Non tutti, però, hanno accettato l’idea del falso, né Karen King né altri studiosi – anche se ormai in minoranza – che si erano pronunciati per l’autenticità. Ma oggi la partita sembra doversi chiudere per sempre, in seguito all’uscita di un lungo articolo di Ariel Sabar sull’«Atlantic Monthly» del mese di giugno. Possiamo immaginare che suo padre, un ebreo curdo immigrato, professore di ebraico all’Università della California di Los Angeles, gli abbia trasmesso qualche interesse per gli antichi manoscritti: tutta sua, invece, è la capacità investigativa che lo ha spinto ad attraversare l’oceano per raccogliere notizie sull’anonimo proprietario del nostro papiro. Prima ne ha scoperto il nome: Walter Fritz, un cinquantenne tedesco emigrato in Florida. Si era presentato a Karen King come un collezionista qualunque, ma non le aveva raccontato di essere stato, in gioventù, studente di copto all’Università di Berlino (dove può aver appreso quel minimo di grammatica necessaria per creare un testo fasullo). Sabar rivela diversi particolari della vita di Fritz: fra l’altro, nel 2003 aveva aperto un sito pornografico la cui attrice principale era sua moglie, la stessa che l’anno scorso ha pubblicato un libro di «verità universali» rivelatele, tramite scrittura automatica, nientemeno che da Dio e dall’arcangelo Gabriele. Quando si vede scoperto, Fritz passa al contrattacco: propone a Sabar di scrivere con lui un giallo dedicato alla Maddalena e alla «soppressione dell’elemento femminile» nella storia della Chiesa. «Un milione di copie nel primo mese», gli promette. Ma il giornalista rifiuta.

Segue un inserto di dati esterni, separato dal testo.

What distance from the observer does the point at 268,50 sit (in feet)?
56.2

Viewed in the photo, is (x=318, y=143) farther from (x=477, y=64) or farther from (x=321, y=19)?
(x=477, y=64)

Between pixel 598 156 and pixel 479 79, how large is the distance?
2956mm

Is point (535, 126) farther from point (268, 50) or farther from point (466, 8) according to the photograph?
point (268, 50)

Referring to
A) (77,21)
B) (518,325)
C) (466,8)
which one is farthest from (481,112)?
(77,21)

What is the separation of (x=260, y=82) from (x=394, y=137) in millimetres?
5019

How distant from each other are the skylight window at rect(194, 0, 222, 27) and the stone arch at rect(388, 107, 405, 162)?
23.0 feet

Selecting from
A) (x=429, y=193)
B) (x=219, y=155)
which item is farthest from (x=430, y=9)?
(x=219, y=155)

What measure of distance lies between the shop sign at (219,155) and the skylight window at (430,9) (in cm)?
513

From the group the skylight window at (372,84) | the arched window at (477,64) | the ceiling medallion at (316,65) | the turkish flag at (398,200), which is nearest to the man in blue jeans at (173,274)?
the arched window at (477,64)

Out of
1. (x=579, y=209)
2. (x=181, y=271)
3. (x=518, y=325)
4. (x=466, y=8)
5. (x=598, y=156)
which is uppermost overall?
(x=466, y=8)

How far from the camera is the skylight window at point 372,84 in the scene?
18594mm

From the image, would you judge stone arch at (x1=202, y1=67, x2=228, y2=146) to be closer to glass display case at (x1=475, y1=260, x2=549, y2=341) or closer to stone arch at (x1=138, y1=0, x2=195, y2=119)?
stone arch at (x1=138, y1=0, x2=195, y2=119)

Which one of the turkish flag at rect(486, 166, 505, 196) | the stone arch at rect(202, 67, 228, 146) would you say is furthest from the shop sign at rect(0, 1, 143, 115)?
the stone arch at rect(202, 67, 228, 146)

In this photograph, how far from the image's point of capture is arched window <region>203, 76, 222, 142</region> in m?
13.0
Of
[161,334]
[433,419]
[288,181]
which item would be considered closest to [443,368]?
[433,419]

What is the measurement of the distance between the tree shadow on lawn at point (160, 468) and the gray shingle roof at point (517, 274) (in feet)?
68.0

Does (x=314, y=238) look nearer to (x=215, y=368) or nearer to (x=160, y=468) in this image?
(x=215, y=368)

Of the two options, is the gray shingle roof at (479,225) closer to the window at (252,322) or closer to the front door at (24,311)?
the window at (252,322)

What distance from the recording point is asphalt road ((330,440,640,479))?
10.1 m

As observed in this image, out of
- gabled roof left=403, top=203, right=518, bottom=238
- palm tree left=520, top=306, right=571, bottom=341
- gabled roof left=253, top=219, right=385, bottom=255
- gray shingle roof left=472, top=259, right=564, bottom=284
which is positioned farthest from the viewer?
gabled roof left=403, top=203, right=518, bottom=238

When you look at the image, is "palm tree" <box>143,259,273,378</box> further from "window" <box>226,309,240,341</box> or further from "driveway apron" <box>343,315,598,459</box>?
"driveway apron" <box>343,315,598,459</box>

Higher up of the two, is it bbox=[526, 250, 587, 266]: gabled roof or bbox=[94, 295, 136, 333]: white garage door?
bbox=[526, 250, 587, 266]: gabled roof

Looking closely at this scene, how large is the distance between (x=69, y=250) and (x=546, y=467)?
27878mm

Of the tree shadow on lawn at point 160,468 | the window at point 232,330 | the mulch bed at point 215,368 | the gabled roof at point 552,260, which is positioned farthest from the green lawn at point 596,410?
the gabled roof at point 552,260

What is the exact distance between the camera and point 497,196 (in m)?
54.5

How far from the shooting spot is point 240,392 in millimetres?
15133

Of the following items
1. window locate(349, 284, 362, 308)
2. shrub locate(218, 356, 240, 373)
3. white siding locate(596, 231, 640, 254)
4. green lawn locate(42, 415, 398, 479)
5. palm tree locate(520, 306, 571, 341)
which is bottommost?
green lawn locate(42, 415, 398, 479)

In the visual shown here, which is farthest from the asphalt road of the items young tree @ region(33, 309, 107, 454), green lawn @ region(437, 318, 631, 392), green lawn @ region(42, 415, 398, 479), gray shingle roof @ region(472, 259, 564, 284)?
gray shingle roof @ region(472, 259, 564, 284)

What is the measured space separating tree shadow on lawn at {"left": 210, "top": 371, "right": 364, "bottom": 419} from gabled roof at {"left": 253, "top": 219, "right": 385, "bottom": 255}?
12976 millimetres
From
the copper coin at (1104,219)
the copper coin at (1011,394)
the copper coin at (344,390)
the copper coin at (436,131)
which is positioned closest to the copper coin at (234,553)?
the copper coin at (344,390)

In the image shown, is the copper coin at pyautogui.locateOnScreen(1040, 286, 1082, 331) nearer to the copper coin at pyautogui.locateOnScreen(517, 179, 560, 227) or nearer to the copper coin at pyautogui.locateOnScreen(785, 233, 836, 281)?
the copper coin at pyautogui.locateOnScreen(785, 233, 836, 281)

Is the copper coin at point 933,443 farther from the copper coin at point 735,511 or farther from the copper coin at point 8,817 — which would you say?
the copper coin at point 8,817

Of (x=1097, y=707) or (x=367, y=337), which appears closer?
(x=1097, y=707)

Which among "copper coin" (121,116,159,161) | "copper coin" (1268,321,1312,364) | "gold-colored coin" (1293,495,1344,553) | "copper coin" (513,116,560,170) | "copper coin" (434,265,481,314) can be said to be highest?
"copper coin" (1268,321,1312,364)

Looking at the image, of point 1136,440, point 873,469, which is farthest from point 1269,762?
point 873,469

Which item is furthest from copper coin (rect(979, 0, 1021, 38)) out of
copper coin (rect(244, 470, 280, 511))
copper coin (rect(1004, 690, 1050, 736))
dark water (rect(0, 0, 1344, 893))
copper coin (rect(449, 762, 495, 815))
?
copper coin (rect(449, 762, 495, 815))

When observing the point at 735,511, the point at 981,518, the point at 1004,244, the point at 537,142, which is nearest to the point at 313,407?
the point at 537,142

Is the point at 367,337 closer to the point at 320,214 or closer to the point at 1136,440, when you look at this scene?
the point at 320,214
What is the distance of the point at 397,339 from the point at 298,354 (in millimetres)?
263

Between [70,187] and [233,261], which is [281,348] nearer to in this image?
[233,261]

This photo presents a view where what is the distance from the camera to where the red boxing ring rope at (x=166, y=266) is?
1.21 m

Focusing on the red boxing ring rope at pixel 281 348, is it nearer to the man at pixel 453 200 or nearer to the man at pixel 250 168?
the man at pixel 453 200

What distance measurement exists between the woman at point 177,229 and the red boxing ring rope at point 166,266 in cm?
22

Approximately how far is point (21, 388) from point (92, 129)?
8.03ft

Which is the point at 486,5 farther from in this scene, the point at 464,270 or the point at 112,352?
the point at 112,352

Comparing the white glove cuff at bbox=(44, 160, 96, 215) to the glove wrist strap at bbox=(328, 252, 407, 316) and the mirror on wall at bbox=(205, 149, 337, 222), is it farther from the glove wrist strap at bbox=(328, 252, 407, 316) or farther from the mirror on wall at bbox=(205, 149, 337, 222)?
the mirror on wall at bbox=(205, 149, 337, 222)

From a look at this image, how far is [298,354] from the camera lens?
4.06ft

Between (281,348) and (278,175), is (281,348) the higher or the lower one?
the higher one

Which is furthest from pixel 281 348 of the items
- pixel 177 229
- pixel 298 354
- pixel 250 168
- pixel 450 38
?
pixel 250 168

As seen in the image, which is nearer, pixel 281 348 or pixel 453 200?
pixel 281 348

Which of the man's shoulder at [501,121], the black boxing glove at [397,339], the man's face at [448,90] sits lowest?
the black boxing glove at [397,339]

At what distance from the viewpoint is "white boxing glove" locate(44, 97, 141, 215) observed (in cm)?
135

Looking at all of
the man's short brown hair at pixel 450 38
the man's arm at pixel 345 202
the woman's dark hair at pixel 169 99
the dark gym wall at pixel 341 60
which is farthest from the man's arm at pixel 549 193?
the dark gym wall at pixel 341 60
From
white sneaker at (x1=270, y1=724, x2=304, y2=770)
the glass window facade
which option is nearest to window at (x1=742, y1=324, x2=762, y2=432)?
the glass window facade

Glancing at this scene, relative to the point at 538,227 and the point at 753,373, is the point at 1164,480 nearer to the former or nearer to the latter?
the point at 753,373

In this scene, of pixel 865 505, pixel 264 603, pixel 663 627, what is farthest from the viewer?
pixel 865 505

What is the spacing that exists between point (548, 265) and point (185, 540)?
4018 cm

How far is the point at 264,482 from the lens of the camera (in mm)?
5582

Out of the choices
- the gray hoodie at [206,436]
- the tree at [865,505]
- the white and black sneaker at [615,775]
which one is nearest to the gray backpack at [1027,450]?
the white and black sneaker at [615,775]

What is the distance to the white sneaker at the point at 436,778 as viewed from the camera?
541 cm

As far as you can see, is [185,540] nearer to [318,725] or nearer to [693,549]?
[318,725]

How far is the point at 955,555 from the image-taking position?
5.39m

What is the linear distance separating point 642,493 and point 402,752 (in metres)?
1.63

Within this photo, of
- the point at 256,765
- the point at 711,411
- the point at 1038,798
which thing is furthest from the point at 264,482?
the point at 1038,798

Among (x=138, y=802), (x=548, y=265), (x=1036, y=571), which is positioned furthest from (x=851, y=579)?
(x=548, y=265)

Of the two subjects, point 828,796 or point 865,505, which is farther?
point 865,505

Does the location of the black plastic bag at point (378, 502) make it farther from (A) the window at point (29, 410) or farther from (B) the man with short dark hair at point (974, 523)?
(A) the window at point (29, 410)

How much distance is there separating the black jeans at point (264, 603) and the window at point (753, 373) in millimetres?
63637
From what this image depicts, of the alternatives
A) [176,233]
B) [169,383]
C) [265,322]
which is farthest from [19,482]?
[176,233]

Dopo la pubblicazione dell’inchiesta di Sabar, anche gli ultimi difensori dell’autenticità hanno deposto le armi, compresa la stessa Karen King. Sul sito internet di Harvard da qualche giorno un laconico comunicato del direttore della Divinity School rende conto degli ultimi tristi sviluppi. Che cosa può insegnare questa vicenda? Che spesso per smascherare i falsi le indagini storiche, filologiche, linguistiche e paleografiche servono più che le strumentazioni di laboratorio. Che la rintracciabilità dei percorsi di un reperto archeologico è essenziale, specie quando si ha a che fare con collezionisti privati. Che la fretta, il possibile guadagno e la risonanza mediatica in genere sono nemiche della ricerca scientifica. Che un sano scetticismo metodologico è un ottimo antidoto contro le frodi.
Infine, che i falsi sono tanto più difficili da estirpare quanto più essi confermano quello che le persone sono già propense a credere. Per accantonare definitivamente questo papiro non erano bastate le convincenti argomentazioni degli esperti, semplicemente perché alcuni erano troppo affezionati a quel seducente Gesù sposato e femminista. Di falsi simili, specie in ambito storico-religioso, ve ne sono a bizzeffe: basti ricordare l’ossario di Giacomo fratello di Cristo, la tomba di Gesù a Talpiot e il resoconto del suo presunto viaggio in India. Sono le «solite americanate»? Possiamo considerarcene immuni? No, perché di falsi ne abbiamo tanti anche in casa nostra: ma è sempre più facile vedere quelli degli altri.